Religious
- Born: Annakkutty Payyappilly 10 December 1906 Mallusserry, Kerala, India
- Died: 23 April 1993 (aged 86) Karukutty, Kerala, India
- Venerated in: Syro-Malabar Catholic Church

= Mary Celine Payyappilly =

Nun from Kerala, India

Mary Celine Payyappilly was a Syrian Catholic (Syro-Malabar) nun from the Indian state of Kerala. She was declared as Servant of God by Mar George Cardinal Alencherry, Major Archbishop of the Syro-Malabar Catholic Church on 9 April 2018.

==Family==
Mary Celine Payyappilly was born as Annakkutty Payyappilly on 10 December 1906 at Mallusserry to Payyappilly Ousep and Kochumariam.
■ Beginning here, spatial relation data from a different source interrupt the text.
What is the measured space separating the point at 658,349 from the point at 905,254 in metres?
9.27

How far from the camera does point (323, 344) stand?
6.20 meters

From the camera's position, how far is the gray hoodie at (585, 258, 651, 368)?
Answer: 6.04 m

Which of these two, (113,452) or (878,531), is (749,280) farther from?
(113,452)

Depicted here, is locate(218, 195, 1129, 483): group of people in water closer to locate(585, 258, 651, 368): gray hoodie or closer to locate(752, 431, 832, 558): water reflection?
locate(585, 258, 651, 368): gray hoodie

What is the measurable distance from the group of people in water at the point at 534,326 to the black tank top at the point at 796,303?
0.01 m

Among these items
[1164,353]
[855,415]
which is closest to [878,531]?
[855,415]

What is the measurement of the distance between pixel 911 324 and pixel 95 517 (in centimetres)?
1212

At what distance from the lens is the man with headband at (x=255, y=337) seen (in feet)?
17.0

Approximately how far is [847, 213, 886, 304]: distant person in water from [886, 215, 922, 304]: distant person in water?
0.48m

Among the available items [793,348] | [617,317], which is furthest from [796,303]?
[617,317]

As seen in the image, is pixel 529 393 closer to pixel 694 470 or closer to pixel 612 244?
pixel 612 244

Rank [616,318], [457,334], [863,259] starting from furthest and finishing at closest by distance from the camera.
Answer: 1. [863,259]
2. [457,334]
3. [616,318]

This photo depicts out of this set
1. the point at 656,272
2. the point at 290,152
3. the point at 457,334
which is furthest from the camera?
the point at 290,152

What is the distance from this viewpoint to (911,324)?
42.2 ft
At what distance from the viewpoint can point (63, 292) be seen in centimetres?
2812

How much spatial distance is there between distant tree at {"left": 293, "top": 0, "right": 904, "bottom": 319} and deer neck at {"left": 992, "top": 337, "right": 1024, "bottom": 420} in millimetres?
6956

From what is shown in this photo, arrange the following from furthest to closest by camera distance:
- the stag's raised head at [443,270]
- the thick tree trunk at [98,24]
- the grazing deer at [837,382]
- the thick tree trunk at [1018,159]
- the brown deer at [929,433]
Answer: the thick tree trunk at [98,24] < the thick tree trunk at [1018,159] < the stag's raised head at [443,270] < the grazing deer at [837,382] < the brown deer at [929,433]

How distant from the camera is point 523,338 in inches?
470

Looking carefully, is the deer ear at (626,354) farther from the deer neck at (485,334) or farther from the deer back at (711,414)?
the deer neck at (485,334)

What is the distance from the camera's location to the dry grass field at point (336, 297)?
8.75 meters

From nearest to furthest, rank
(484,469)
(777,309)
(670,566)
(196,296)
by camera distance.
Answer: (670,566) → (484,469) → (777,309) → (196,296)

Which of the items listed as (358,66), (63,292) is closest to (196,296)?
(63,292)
Payyappilly is an ancient Nasrani family in India believed to be baptized by Thomas the Apostle in Kottakkavu, North Paravur in the first century. The word Payyappilly, translated as "beautiful building" or "beautiful house", is derived from the Syriac ܦܐܝܐ Payya "beautiful, radiant" and the Malayalam word പിള്ളി Pilly, a variant of പള്ളി Pally, "church, building". Her forefather Vareed Payyappilly migrated from Paravur to Mallusserry and settled at Thattaduparambu. Hence her family is also known as Thattad Payyappilly. Mary Celine Payyappilly is the second Servant of God from Payyappilly family; the first being Mar Varghese Payyappilly, whose forefather Payyappilly Cheria Mappila migrated from Paravur to Perumanoor and founded the Palakkappilly branch of Payyappilly family.

==Life==
Annakkutty Payyappilly had her schooling in the Government school at Vattapparambu and became a C.M.C. (Congregation of the Mother of Carmel) sister on 29 May 1928. Mary Celine Payyappilly started her career as a teacher at St. Joseph School, Karukutty. Later, she served as the headmistress of St. Augustine's High School, Muvattupuzha and B.T.S., Karukutty. She was elected as the Superior General of Ernakulam and Kothamangalam provinces of C.M.C. on 17 March 1963 and went on to become the first Superior General of the united C.M.C. congregation on 16 November 1963. In 1968, she was re-elected as Superior General and retired in 1974 after serving as Superior General for 11 years. It was she who built the Central House Generalate of the united C.M.C. at Thaikattukara, Aluva. She died on 23 April 1993 at Karukutty.

==Cause==

The Cause of the Beatification of Mary Celine Payyappilly was initiated on 9 April 2018 by Mar George Alencherry, Major Archbishop of the Syro-Malabar Church in the presence of the bishops Mar Sebastian Adayanthrath and Mar Jose Puthenveettil.